Iraq says it cut output by 300,000 bpd in March, taking production down to an average of 4.464 million barrels per day (mb/d). That puts Iraq at about 98 percent compliance with the OPEC deal.
But Iraq’s oil production could fall involuntarily if a dispute between the central government and the Kurdish Regional Government (KRG) continues to escalate.
Some of the oil fields around Kirkuk, in northern Iraq, are controlled by the semi-autonomous region of Kurdistan, while others are controlled by the federal government of Iraq. Back in 2014, when ISIS burst onto the scene, territory was quickly swallowed up by the militant group. Amid the chaos, the Kurds swept in and seized parts of territory in and around Kirkuk as the Iraqi government appeared too weak to defend the city and its oil fields.

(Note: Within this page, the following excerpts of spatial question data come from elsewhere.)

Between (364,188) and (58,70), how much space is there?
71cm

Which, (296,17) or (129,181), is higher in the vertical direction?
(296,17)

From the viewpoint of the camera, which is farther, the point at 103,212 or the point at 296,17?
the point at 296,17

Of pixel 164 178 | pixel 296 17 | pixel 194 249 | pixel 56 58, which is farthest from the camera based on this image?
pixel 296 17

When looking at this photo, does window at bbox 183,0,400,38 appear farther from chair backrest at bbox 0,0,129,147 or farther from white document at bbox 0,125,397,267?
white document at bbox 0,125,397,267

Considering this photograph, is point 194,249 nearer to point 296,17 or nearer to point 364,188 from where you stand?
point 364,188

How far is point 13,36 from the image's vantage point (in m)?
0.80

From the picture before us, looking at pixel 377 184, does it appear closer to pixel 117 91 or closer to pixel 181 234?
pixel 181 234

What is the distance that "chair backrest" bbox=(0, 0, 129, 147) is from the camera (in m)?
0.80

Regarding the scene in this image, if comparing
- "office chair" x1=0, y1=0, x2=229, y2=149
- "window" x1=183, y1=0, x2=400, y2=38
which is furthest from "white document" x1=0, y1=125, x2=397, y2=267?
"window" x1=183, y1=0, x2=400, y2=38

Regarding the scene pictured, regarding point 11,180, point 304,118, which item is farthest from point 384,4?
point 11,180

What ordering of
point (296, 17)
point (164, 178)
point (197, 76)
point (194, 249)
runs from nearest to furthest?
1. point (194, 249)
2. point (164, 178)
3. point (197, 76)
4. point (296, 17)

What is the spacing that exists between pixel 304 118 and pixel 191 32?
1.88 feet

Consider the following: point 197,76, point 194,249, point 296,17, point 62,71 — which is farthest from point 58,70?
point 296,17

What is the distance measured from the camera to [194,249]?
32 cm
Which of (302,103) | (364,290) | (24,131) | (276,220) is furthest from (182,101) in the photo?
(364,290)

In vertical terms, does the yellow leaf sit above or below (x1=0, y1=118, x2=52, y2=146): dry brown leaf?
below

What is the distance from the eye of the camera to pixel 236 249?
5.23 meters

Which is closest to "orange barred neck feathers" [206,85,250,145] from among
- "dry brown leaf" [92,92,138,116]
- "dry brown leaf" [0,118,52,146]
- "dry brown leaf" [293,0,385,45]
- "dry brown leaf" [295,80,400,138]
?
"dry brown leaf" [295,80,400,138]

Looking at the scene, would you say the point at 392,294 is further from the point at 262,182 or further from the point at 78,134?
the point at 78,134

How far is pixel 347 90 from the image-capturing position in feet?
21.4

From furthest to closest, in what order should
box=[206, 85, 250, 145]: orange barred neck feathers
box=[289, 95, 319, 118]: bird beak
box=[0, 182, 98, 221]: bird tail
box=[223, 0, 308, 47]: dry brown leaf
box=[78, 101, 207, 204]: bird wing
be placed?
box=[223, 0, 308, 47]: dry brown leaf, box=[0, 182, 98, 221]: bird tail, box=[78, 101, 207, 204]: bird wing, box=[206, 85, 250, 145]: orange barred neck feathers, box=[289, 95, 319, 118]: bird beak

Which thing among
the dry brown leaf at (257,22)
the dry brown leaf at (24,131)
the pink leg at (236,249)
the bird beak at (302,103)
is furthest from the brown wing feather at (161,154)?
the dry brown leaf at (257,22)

While the bulk of Iraq’s oil is produced from the massive oil fields in the South near Basra, far from the violence of ISIS, Kirkuk is home to sizable oil fields in the country’s north. The Iraqi government and the Kurds have disputed the right to territory and sovereignty for years, and the Kurds took advantage of a moment of weakness in 2014 to expand their claims on Kirkuk.
The Iraqi government’s hand was further weakened by the damage done to its main export pipeline to the Turkish port of Ceyhan, which had been subjected to sabotage the year before. Kurdistan decided to build its own pipeline through Turkey for export in order to bypass the Iraqi government, a project that came online in 2014.
A few years on from the initial ISIS blitz and the subsequent seizure of territory by the Kurds, a deal was struck between Baghdad and the Kurdish government on exporting oil. The Iraqi state-owned Northern Oil Company would ship oil through the Kurdish-operated pipeline and pay the Kurds a fee for the service. The move benefited both sides at the time, allowing more of the country’s oil to be exported than otherwise would be without the deal.
But with the strength of ISIS on the wane, the political battle for control of Kirkuk is heating back up. The Iraqi government never recognized Kurdish control of Kirkuk and is now pushing back. At the same time, competing factions within Kurdistan are fighting for control. “As Islamic State becomes less of a pressing threat, a lot of these tensions that had been subsumed into the common fight are inevitably going to come back to the surface,” Richard Mallinson, an analyst at consultant Energy Aspects Ltd., told Bloomberg.
The Kurdish-controlled oil fields are producing around 350,000 bpd and the oil fields from the state-owned Northern Oil Co. are producing about 150,000 bpd. The combined 0.5 mb/d is only half of the region’s capacity. But output could fall further if the deal between the Kurds and the Iraqi government falters.
In March, one Kurdish faction raided a pumping facility controlled by the Northern Oil Company, demanding that Baghdad live up to an agreement to invest in local energy projects and share revenue. The fight could immediately knock some 100,000 bpd offline if the export deal falls apart, which would reduce the volume of oil sent north to Turkey. But the impact could also deter investment in much of Kurdistan more generally if Baghdad and the Kurdish government revive their battle over sovereignty.
In March, Fitch upgraded Iraq’s credit rating, a positive signal even though its rating is still wallowing in junk territory. Although the country is still rife with instability, the improved outlook could signal greater interest from international investors, including for some of Iraq’s oil fields. "Some analysts say that investors believe that with solid oil reserves and other sectors to build upon, Iraq could have serious growth potential," Stephen Simonis Sr., chief currency consultant at online currency broker FXDD Global, told CNBC. "Clearly this can be looked at from either side, as the willing investor will point out the huge risk/reward possibility as the upside is very enticing," Simonis added. "The doubting investor will say the region remains too unstable and the situation remains far too volatile."
It is difficult to overlook the risk in Kurdistan these days. On top of the political mess, the allure of the oil reserves in Iraq’s north took a hit recently when Genel Energy, a company chaired by former BP CEO Tony Hayward, downgraded its oil reserve estimate in Kurdistan. Genel Energy is one of a handful of international companies that have invested heavily in Kurdistan, but the company has repeatedly revised its oil reserves downward. In March, after Genel slashed its estimated remaining reserves at its Taq Taq field by over 65 percent, the company’s stock sank by more than 20 percent in one day.
Genel’s market capitalization has cratered to just £200 million, down from over £3 billion less than three years ago. The problems for Genel are not just worrying for the company’s shareholders – they are indicative of the disappointment regarding the potential of Kurdish oil, which is not turning out to be the prolific producer that everyone thought it would be by this time. Without an enormous upside, Iraq will have to turn to its southern oil fields if it wants to ramp up production to over 5 million barrels per day this year.